Daarnaast zullen enkele recreatieve nevenfuncties worden toegelaten voor burgerwoningen (W) in de zone Bebouwingslinten.

Tabel 4.2 Nevenfuncties bij burgerwoning W en W(vab) in zone Bebouwingslinten

nevenfunctie   W   W(vab)  
verkoop-aan-huis van streekeigen agrarische producten   --   R  
veearts/hoefsmederij/KI-station   --   R  
ambachtelijke be- en verwerking van agrarische producten (kaasmakerij, imkerij, riet- en vlechtwerk, klompenmakerij)   --   R  
kano-, boot- of fietsenverhuur   A   A  
kleinschalige horecagelegenheid/dagrecreatie (theeschenkerij, boerderijcafé, wijnproeverij, speelboerderij categorie 1a en 1b)   --   A  
theeschenkerij   A   --  
bed & breakfast/gastenverblijf   R   R  
kleinschalig kamperen (maximaal 15 standplaatsen, via afwijking tot 25 plaatsen)   R/A   R/A  
kleinschalige detailhandel (zoals verkoop antiek en curiosa)   --   A  

R Rechtstreeks toegestaan.

A Alleen toegestaan onder voorwaarden (via afwijking).

-- Niet toegestaan.

4.9.3 Aan-huis-gebonden beroepen en kleinschalige bedrijfsmatige activiteiten

Bij burgerwoningen en (agrarische) bedrijfswoningen is het uitoefenen van een beroep-aan-huis bij recht toegestaan. Dit houdt in dat zogenaamde vrije beroepen en kleinschalige bedrijfsmatige activiteiten, die ten hoogste vallen binnen de categorieën 1 en 2 van de Staat van Bedrijfsactiviteiten en waarvoor geen melding- of vergunningplicht op grond van het Inrichtingen- en vergunningbesluit milieubeheer geldt, zonder meer vanuit de woning kunnen worden uitgeoefend.

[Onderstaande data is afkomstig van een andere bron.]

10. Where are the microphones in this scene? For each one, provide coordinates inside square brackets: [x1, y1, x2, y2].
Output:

Hierbij geldt als uitgangspunt dat de woonfunctie als primaire functie gehandhaafd blijft en dat maximaal 75 m² van het vloeroppervlak van het bestaande hoofdgebouw of bijgebouw wordt benut ten behoeve van aan-huis-gebonden beroepen en kleinschalige bedrijfsmatige activiteiten.

De volgende voorwaarden zijn eveneens van toepassing:

  • er wordt geen onevenredige afbreuk gedaan aan het woon- en leefmilieu in de omgeving;
  • ten behoeve van de gewijzigde functie wordt voorzien in voldoende parkeergelegenheid;
  • het gebruik heeft geen nadelige invloed op de normale afwikkeling van het verkeer;
  • er mag geen horeca of detailhandel plaatsvinden, uitgezonderd een beperkte verkoop ondergeschikt aan de uitoefening van de bedrijfsmatige activiteiten;
  • één van de bewoners van het hoofdgebouw dient eigenaar/bedrijfsleider te zijn van het bedrijf.